Every weekend, Gawker will analyze a consumer product in a sufficiently probing—that is, harder probing than Chuck Klosterman but gentler probing than Malcolm Gladwell—way. We will describe it a little bit, then write a few "on one hand"/"on the other hand" statements, then call it a day. With apologies to Moli re, Chekhov, and sad-eyed whores the world over, we will call it "Dying of Consumption." Someone will pay us for it.
The most basic threshold is that it has to be something people are consuming (in the most flexible sense of the word).However, at the same time some people on the line were abuzzing, a non-negative population of others thought, "I think sometimes that Mr. Rob Walker, who writes the 'Consumed' column in the New York Times Magazine, is mostly just a corporate shill, though he wears very nice t-shirts." For example, I—a regular reader of the New York Times, a major newspaper sometimes called "the Paper of Record," and also someone who likes nice t-shirts, which are shirts with short sleeves but no collars, so they are shaped like a "T," which is a regular magazine for the New York Times, a newspaper published in New York by a man named Arthur Ochs Sulzberger, Jr.—remember once thinking that. In other words, there are times when I wonder if Rob Walker is just a corporate shill, and that is the point of conflict I am now introducing in this column.

## EXERCISE GOAL
In the column excerpt, what name will Gawker give its weekend analysis of a consumer product?

## DATA EXTRACT
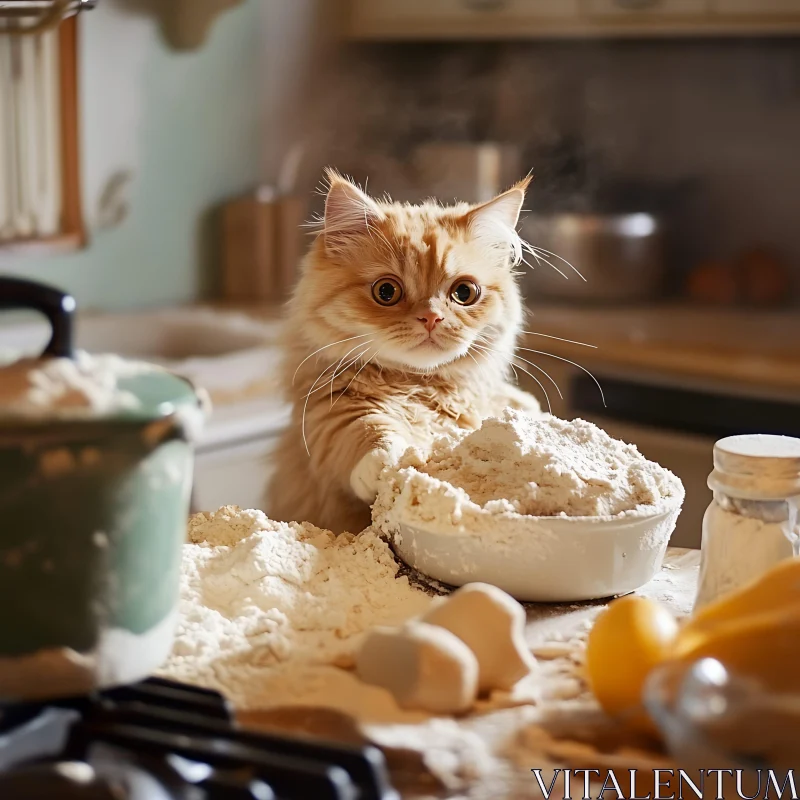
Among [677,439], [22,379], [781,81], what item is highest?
[781,81]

## WRITTEN RESPONSE
"Dying of Consumption"